Official code of Detours for Navigating Instructional Videos, CVPR 2024 (highlight).
We propose the first video detours dataset. A detour instance is when the user pauses watching an instructional video and asks the AI assistant a query like "how to do this step without a blender". The assistant should return another instructional video that satisfies the user query while doing the same activity as the original video.
The (weakly-supervised) training dataset can be downloaded here.
The (weakly-supervised) validation dataset can be downloaded here.
The manually annotated testing dataset can be downloaded here.
We use Llama 2 to summarize HowTo100M cooking videos into distinct steps along with timestamps. These summaries is used to create the video detours dataset. The HowTo100M summary dataset can be downloaded from here.
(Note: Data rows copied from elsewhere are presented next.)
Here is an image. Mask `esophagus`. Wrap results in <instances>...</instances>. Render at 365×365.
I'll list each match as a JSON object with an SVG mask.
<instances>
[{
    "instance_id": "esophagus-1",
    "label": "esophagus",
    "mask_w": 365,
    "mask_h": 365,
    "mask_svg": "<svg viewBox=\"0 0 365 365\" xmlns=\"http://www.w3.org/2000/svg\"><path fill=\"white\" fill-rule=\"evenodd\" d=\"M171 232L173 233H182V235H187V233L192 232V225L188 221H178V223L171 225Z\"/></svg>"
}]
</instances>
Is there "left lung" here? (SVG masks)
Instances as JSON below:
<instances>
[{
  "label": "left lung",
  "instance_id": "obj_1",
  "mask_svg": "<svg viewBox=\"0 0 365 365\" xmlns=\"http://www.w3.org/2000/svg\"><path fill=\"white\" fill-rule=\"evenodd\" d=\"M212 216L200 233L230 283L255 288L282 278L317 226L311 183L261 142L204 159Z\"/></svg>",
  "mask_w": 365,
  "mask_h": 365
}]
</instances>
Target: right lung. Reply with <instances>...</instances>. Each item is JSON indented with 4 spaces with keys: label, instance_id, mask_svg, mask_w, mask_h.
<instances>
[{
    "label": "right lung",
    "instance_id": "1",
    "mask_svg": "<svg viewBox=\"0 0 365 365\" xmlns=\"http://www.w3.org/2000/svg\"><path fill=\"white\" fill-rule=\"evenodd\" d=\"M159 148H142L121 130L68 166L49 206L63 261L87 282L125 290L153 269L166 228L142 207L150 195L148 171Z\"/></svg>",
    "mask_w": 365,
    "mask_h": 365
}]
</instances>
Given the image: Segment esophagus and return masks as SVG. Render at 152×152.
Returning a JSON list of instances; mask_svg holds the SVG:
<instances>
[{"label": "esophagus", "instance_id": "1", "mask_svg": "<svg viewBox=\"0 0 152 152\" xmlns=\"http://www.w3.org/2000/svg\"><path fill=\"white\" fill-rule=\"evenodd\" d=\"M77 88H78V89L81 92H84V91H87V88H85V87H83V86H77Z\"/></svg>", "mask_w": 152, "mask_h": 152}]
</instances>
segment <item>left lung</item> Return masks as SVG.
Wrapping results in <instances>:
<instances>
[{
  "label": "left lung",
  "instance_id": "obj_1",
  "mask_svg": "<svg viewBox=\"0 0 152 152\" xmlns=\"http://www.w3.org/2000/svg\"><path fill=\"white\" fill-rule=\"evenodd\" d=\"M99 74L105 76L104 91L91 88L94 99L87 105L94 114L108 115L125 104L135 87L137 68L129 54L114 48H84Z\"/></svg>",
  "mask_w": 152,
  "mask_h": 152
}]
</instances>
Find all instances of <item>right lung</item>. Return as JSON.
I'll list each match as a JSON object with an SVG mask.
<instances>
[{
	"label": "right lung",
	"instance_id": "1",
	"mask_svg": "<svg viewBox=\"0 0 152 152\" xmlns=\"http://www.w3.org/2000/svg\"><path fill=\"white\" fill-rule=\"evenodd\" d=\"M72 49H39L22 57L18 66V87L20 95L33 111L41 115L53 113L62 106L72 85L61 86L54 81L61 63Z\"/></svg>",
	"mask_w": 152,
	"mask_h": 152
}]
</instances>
conda create -n detours python=3.10 -y
conda activate detours
pip install --upgrade pip # enable PEP 660 support
pip install -e .
We use Internvideo features extracted at 1 features per second. The features can be downloaded or extracted following TAN codebase.
Task | Train dataset | Validation dataset | Test dataset |
---|---|---|---|
Detour video retrieval | here | here | here |
Detour window localization | here | here | here |
To run the retrieval training, run
bash submit_ds_video_retrieval.sh
Use multinode_retrieval.sh
to run on multiple nodes on a SLURM cluster.
To run the localization training, run
bash submit_ds_video_localization.sh
Use multinode_localization.sh
to run on multiple nodes on a SLURM cluster.
The checkpoints will be released soon.
Please open an issue in this repository (preferred for better visibility) or reach out to kumar.ashutosh@utexas.edu.
See the CONTRIBUTING file for how to help out.
If you use the code or the method, please cite the following paper:
@misc{ashutosh2024detours,
title={Detours for Navigating Instructional Videos},
author={Kumar Ashutosh and Zihui Xue and Tushar Nagarajan and Kristen Grauman},
year={2024},
eprint={2401.01823},
archivePrefix={arXiv},
primaryClass={cs.CV}
}
The majority of VidDetours is licensed under CC-BY-NC, however portions of the project are available under separate license terms: LLaVA is licensed under the Apache 2.0 license.